Virtue claims to seek perfection, but perfection is a totality. So the two movements contradict each other. A virtue that eliminates, reduces, fixes limits, and a perfection that accepts everything, rejects nothing but puts each thing in its place, obviously cannot agree.
Taking life seriously generally consists of two movements: the first one is to give importance to things that probably have none, and the second is to want life to be reduced to a certain number of qualities that are considered pure and worthy of existence. In some people—for example, those Sri Aurobindo speaks about here, the “polite” or the puritans—this virtue becomes dry, arid, grey, aggressive and it finds fault everywhere, in everything that is joyful and free and happy.
The only way to make life perfect—I mean here, life on earth, of course—is to look at it from high enough to see it as a whole, not only in its present totality, but in the whole of the past, present and future: what it has been, what it is and what it will be—one must be able to see everything at once. Because that is the only way to put everything in its place. Nothing can be eliminated, nothing should be eliminated, but each thing must be in its place in total harmony with all the rest. And then all these things that seem so “bad”, so “reprehensible”, so “unacceptable” to the puritan mind, would become movements of delight and freedom in a totally divine life. And then nothing would prevent us from knowing, understanding, feeling and living this wonderful laughter of the Supreme who takes infinite delight in watching Himself live infinitely.

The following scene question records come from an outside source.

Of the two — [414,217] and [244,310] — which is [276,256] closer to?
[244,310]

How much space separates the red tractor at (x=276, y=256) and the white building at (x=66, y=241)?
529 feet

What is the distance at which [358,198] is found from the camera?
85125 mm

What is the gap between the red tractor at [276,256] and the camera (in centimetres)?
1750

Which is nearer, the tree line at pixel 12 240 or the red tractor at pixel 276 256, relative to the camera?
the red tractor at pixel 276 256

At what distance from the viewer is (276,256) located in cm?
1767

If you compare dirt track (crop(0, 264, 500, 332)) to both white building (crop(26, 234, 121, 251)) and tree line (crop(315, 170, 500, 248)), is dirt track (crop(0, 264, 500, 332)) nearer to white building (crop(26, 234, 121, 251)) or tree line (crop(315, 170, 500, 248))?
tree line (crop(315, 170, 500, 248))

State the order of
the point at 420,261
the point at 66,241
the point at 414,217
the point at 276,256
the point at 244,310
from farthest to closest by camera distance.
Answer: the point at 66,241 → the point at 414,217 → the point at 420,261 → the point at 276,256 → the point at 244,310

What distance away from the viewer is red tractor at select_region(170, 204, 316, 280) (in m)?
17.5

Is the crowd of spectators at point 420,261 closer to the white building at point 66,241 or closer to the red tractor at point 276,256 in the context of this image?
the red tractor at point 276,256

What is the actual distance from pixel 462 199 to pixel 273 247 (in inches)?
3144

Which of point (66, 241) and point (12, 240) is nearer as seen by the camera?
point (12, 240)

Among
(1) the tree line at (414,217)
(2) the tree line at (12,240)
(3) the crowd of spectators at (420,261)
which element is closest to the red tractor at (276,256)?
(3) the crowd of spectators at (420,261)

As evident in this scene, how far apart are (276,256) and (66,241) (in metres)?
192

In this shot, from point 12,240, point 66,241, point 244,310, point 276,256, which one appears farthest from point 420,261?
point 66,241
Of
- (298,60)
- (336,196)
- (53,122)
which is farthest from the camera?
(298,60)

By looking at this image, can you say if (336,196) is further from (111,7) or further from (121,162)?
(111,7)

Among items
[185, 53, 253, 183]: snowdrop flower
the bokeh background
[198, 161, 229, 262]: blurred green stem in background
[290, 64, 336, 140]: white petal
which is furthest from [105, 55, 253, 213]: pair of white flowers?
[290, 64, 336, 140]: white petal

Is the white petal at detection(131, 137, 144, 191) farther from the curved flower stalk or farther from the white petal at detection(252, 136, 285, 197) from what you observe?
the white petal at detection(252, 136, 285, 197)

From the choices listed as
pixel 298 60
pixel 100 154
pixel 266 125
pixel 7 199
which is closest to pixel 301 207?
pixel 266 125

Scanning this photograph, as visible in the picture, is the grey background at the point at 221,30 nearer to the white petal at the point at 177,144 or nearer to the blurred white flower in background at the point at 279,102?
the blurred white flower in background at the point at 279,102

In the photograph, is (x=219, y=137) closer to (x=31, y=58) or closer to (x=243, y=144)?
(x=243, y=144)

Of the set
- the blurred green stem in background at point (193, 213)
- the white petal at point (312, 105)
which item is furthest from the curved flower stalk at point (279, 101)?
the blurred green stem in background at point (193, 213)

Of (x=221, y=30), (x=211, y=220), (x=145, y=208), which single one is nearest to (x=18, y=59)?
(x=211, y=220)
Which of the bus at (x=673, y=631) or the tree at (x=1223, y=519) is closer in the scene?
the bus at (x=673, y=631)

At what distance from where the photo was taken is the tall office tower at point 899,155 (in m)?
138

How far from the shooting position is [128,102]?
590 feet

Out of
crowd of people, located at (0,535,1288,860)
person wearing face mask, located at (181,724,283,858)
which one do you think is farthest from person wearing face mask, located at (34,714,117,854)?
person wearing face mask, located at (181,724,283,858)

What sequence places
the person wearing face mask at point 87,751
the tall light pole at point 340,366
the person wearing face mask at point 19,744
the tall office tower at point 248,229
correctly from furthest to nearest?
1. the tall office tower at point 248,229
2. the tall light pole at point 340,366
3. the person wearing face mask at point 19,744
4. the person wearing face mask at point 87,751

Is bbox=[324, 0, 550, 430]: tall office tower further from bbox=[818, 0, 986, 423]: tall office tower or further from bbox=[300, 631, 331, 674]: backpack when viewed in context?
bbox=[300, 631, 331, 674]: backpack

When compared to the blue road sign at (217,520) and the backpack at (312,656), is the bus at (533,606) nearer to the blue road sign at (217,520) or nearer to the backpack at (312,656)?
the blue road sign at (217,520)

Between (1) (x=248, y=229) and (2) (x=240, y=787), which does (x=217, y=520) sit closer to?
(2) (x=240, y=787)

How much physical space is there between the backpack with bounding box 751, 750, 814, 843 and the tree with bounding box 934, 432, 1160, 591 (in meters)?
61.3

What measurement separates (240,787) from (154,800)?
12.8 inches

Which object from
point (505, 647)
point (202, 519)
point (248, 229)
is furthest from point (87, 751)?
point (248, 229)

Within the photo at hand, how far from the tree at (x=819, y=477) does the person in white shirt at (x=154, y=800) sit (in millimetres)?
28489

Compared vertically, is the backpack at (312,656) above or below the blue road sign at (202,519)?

This delight, this wonderful laughter that dissolves every shadow, every pain, every suffering! You only have to go deep enough within yourself to find the inner Sun, to let yourself be flooded by it; and then there is nothing but a cascade of harmonious, luminous, sunlit laughter, which leaves no room for any shadow or pain.
In fact, even the greatest difficulties, even the greatest sorrows, even the greatest physical pain—if you can look at them from that standpoint, from there, you see the unreality of the difficulty, the unreality of the sorrow, the unreality of the pain—and there is nothing but a joyful and luminous vibration.
In fact, this is the most powerful way of dissolving difficulties, overcoming sorrows and removing pain. The first two are relatively easy—I say relatively—the last one is more difficult because we are in the habit of considering the body and its feelings to be extremely concrete, positive; but it is the same thing, it is simply because we have not learnt, we are not in the habit of regarding our body as something fluid, plastic, uncertain, malleable. We have not learnt to bring into it this luminous laughter that dissolves all darkness, all difficulty, all discord, all disharmony, everything that jars, that weeps and wails.
And this Sun, this Sun of divine laughter is at the centre of all things, the truth of all things: we must learn to see it, to feel it, to live it.